The Reserve Bank of India’s crackdown on unsecured lending is likely to lead to an increase in collaborations between fintechs and traditional lenders in 2024. This trend is set to be propelled by the challenges faced by fintechs in securing adequate funds to bolster their balance sheets. Fintech entities are grappling with escalating compliance costs, a consequence of increased scrutiny by the Reserve Bank of India (RBI) in recent years.
RBI’s encouragement for fintechs to obtain NBFC licences and issue loans from their own books faces challenges in the current capital environment. The stringent norms for acquiring NBFC licenses add complexity to this transition. Consequently, many entities may opt to remain lending service providers, sourcing loans for bank and NBFC partners.
The core lending service provider (LSP) model remains appealing, with co-lending arrangements becoming more prevalent. Even for fintechs transitioning into NBFCs, co-lending could provide access to a larger scale of capital, given the current challenges in acquiring equity and debt capital.
The hurdles
Stringent regulations, especially regarding unsecured consumer loans, have prompted fintechs to reconsider their product portfolios. In a strategic shift, fintechs are increasingly focusing on secured and priority-sector loans.

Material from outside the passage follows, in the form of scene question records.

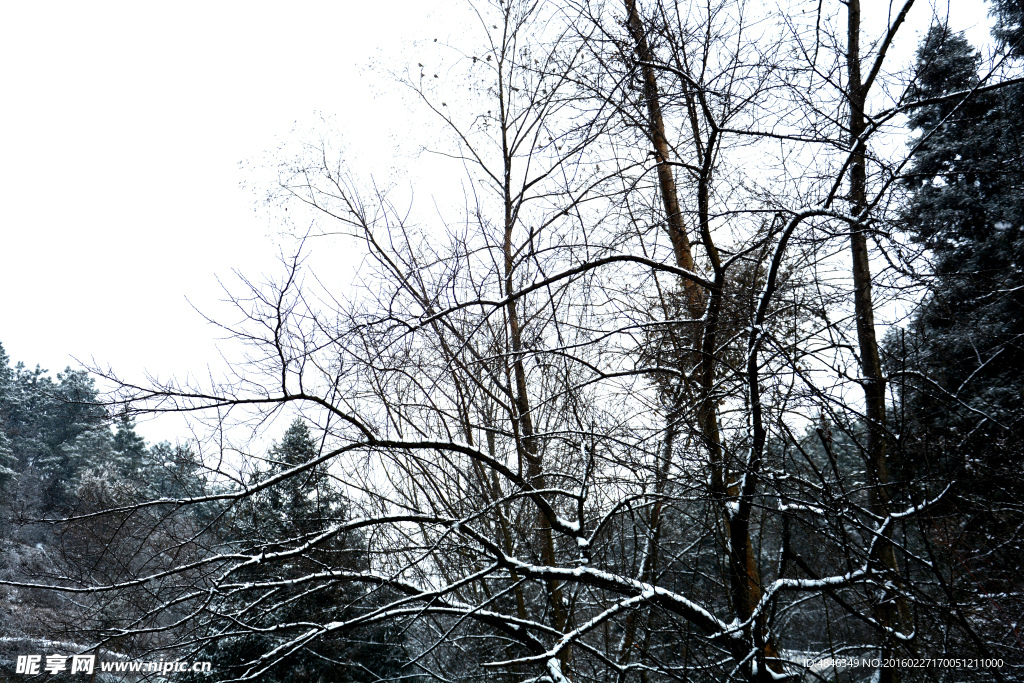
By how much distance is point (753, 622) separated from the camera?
3104 millimetres

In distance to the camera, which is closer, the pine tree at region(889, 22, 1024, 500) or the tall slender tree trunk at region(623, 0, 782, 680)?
the pine tree at region(889, 22, 1024, 500)

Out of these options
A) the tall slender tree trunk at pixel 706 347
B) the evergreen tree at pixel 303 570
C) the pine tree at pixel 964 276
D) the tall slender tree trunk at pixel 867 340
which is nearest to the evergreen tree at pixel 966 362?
the pine tree at pixel 964 276

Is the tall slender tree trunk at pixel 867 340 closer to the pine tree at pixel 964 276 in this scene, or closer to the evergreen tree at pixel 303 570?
the pine tree at pixel 964 276

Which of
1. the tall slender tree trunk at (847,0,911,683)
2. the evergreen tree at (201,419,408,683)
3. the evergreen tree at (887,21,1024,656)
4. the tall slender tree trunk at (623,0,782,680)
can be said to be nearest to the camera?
the evergreen tree at (887,21,1024,656)

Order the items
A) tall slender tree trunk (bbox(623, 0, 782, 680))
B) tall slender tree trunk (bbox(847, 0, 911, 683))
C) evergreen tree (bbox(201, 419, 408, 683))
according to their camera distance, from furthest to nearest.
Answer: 1. evergreen tree (bbox(201, 419, 408, 683))
2. tall slender tree trunk (bbox(623, 0, 782, 680))
3. tall slender tree trunk (bbox(847, 0, 911, 683))

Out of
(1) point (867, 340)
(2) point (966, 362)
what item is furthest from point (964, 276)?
(2) point (966, 362)

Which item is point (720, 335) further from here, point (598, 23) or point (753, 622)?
point (598, 23)

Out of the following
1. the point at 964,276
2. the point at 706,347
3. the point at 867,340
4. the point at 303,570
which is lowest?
the point at 303,570

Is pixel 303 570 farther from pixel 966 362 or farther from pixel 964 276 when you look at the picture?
pixel 964 276

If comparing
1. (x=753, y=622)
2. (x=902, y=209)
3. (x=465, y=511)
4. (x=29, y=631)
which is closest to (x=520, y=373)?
(x=465, y=511)

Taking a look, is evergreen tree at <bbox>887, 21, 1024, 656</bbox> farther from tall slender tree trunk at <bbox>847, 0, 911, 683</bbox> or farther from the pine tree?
tall slender tree trunk at <bbox>847, 0, 911, 683</bbox>

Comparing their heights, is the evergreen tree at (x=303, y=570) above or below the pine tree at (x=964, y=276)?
below

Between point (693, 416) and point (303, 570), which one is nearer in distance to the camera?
point (693, 416)

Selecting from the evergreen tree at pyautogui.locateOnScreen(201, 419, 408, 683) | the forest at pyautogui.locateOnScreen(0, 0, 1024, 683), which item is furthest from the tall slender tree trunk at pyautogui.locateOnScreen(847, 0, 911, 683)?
the evergreen tree at pyautogui.locateOnScreen(201, 419, 408, 683)
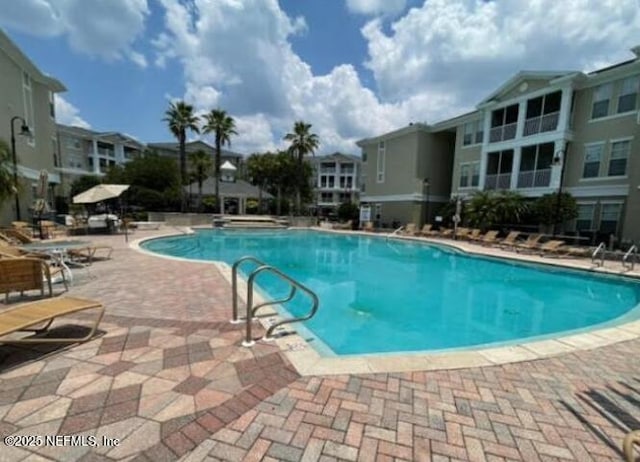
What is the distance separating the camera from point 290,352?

In response to RBI directives, several banks and non-banking financial companies (NBFCs) advise fintech partners to limit small-ticket personal loan disbursements. Fintech giant Paytm, for instance, has recalibrated its portfolio origination, redirecting its focus toward business loans and high-value personal loans for amounts less than Rs 50,000. This strategic realignment aligns with RBI’s directive to increase risk-weights on unsecured retail loans, prompting broader recalibrations within the personal loan-focused fintech sector.
The changing paradigm
While fintechs operated largely outside the RBI’s regulatory purview in the past, the central bank’s intensified scrutiny in 2023 has prompted a rapid adjustment to the changing regulatory environment. Compliance requirements, customer protection measures, and the need for continuous innovation pose significant challenges for fintech entities.
Anticipating a potential redistribution of asset classes, fintech leaders foresee lenders seeking equilibrium between unsecured and secured products. Additionally, a shift toward quality is expected, with lenders prioritising unsecured portfolios perceived as more resilient and less leveraged.
The emergence of account aggregators serves as a catalyst for collaboration within the industry, emphasising the evolving dynamics of the fintech landscape.